Children who were perinatally infected with HIV showed poorer scores on tests measuring cognitive ability, attention and motor function than their uninfected peers, according to results from a 2-year study published in Clinical Infectious Diseases.

Researchers enrolled 611 children aged 5 to 11 years at six evaluation sites — three in South Africa and one each in Malawi, Uganda and Zimbabwe. Of the children, 246 were HIV positive and were initiated on ART before 3 years of age as part of a previous International Maternal Pediatric AIDS Clinical Trials Network study.

“A big concern whenever you are doing these types of cognitive assessments is, ‘Do the measures mean the same thing across different languages, different centuries, urban vs. rural, different socioeconomic and ethnic classes and communities — are you measuring the same thing?” Michael J. Boivin, PhD, MPH, professor and director of the psychiatry research program at Michigan State University, told Healio. “The kinds of measures that we have used and the way in which they were standardized through quality assurance ... are calibrated and quality assured by virtue of a centralized assessment center where we look at every tester’s quality of their assessment battery every month from all six sites.”

Of the children without HIV, 183 were age exposed but uninfected (HEU) and 182 were unexposed and uninfected (HUU). Boivin and colleagues evaluated all study participants at weeks zero, 48 and 96 on their cognitive ability via the second edition of the Kaufman Assessment Battery for Children, their attention and impulsivity via the Tests of Variables of Attention, and their motor proficiency via the second edition of the Bruininks-Oseretsky Test and the Behavior Rating Inventory of Executive Function test.

Despite early ART initiation, HIV-positive children showed poorer neuropsychological performance than the HEU or HUU groups, with the gap steadily worsening in reasoning and planning over time, according to Boivin and colleagues.

Boivin said caregiver intervention is essential to improving this cognitive gap in HIV-positive children.

“I can't emphasize enough the importance of solid environment enrichment, nutrition and neural cognitive stimulation by training caregivers,” Boivin said.

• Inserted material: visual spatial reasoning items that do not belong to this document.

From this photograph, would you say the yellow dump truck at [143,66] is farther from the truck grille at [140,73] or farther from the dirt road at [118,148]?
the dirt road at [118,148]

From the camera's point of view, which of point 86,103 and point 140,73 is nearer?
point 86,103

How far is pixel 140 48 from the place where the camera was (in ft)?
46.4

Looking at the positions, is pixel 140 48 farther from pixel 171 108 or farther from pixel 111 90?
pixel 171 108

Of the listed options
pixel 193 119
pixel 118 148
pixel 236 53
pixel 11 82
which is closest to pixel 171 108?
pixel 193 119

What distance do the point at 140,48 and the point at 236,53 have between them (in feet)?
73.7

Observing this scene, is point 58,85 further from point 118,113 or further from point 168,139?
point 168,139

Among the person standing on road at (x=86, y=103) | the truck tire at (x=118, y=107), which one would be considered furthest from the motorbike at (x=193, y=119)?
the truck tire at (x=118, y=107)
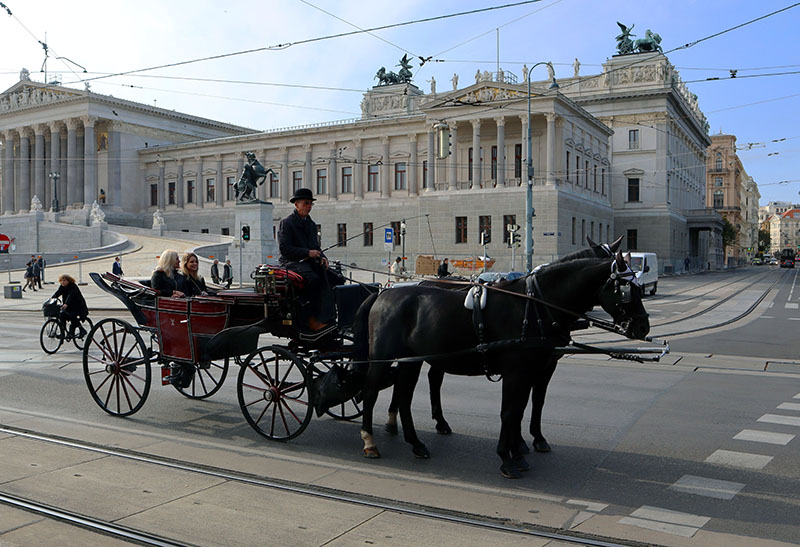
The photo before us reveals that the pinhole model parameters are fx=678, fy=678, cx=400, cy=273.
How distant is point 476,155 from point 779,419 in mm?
48626

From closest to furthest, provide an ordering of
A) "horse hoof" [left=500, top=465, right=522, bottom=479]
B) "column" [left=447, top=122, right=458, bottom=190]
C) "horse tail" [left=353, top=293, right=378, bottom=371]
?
"horse hoof" [left=500, top=465, right=522, bottom=479] → "horse tail" [left=353, top=293, right=378, bottom=371] → "column" [left=447, top=122, right=458, bottom=190]

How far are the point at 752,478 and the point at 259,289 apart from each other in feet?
17.5

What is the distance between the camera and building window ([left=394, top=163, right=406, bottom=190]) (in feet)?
214

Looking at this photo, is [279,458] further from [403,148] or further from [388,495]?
[403,148]

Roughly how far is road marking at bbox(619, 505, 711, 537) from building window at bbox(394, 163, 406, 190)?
60.8 m

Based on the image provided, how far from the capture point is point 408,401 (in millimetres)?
7039

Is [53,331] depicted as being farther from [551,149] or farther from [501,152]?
[501,152]

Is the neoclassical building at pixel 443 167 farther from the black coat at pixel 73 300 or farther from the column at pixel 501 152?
the black coat at pixel 73 300

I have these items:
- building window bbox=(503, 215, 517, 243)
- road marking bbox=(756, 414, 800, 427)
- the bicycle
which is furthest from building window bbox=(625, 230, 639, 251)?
road marking bbox=(756, 414, 800, 427)

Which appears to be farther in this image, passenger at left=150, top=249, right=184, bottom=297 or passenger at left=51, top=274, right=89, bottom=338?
passenger at left=51, top=274, right=89, bottom=338

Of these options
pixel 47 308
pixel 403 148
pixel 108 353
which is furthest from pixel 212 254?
pixel 108 353

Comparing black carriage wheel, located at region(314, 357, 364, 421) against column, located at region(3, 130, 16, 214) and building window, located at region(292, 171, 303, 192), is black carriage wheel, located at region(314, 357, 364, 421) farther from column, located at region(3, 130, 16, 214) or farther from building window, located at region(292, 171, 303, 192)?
column, located at region(3, 130, 16, 214)

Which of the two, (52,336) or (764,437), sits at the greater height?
(52,336)

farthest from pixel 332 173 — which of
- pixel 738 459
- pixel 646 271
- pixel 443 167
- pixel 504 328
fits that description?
pixel 738 459
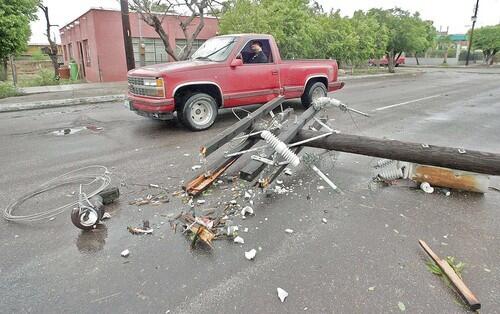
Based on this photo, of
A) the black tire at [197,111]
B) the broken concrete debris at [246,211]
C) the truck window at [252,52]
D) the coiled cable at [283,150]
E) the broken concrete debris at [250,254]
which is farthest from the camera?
the truck window at [252,52]

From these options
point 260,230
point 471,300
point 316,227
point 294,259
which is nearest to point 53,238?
point 260,230

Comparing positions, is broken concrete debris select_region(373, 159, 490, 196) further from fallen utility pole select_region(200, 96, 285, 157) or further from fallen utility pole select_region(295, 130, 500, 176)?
fallen utility pole select_region(200, 96, 285, 157)

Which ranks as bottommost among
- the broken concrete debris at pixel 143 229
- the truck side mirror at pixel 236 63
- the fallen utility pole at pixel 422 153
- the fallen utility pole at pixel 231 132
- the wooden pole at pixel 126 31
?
the broken concrete debris at pixel 143 229

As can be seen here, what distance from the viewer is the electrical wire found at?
3.91 m

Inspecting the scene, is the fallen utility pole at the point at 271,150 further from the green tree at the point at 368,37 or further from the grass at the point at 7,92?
the green tree at the point at 368,37

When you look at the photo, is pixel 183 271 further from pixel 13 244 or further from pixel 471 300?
pixel 471 300

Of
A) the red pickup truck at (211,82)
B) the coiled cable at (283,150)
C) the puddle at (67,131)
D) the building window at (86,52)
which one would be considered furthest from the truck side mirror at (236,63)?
the building window at (86,52)

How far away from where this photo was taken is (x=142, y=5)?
18344 millimetres

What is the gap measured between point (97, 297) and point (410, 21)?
32933 mm

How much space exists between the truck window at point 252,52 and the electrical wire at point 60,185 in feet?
15.2

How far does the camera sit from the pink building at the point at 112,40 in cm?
2316

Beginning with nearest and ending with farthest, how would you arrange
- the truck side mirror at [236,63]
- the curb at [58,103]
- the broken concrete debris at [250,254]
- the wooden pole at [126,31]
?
the broken concrete debris at [250,254], the truck side mirror at [236,63], the curb at [58,103], the wooden pole at [126,31]

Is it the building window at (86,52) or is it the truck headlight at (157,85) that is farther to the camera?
the building window at (86,52)

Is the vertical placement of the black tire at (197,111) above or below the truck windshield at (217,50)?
below
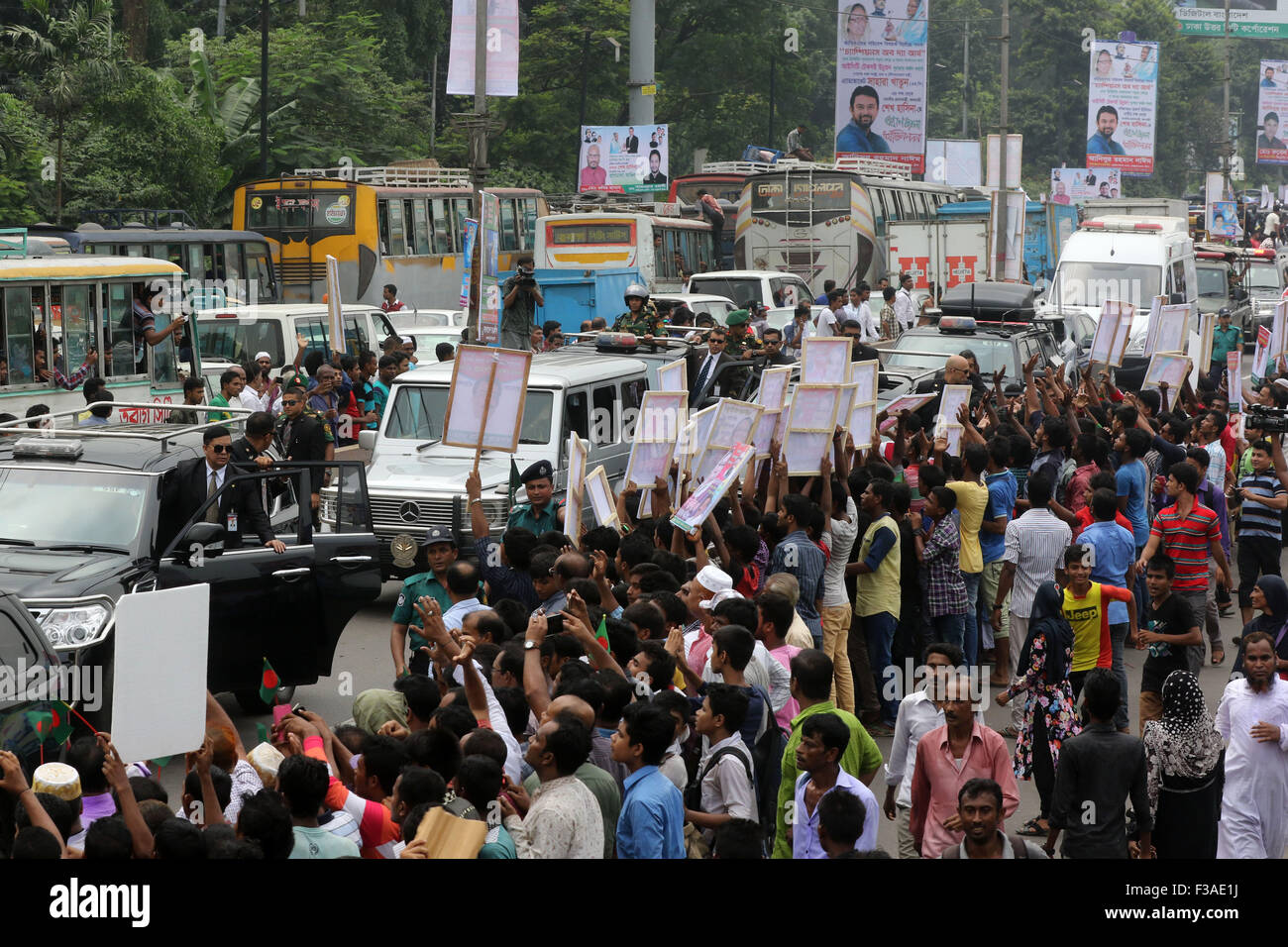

The researchers noted significantly lower scores among HIV-positive children on the learning and planning portions of the Kaufman Assessment. HIV-positive children scored an average of 82.6 (95% CI, 80.42-84.79) on the learning portion, whereas the HEU and HUU groups scored an average of 85.48 (95% CI, 82.58-88.38) and 87.31 (95% CI, 84.45-90.17) at week 0, respectively. Similarly, children in the HIV-positive group showed average scores on the planning portion of the assessment of 71.66 (95% CI, 69.56-73.75), whereas the HEU and HUU children had average scores of 74.33 (95% CI, 71.68-76.98) and 74.58 (95% CI, 72.07-77.09) at week 0, respectively.

Boivin also noted the importance of maternal health in improving outcomes for HIV-exposed children.

“We were worried about the risk of moms being on highly active antiretroviral drugs through pregnancy and how that might affect gestational development in terms of toxic exposure,” Boivin said. “We found out that maybe there is some risk there, like with efavirenz, for example, but the health benefits to the mom of keeping her virally suppressed, immunologically stronger and in better health in general far outweighs any risk of the specific combination drug therapies themselves during pregnancy and after. Keeping the mom with HIV in good health is the single best thing we can do for the early development of the HIV-exposed child.” – by Eamon Dreisbach

Disclosure: Boivin reports no relevant financial disclosures.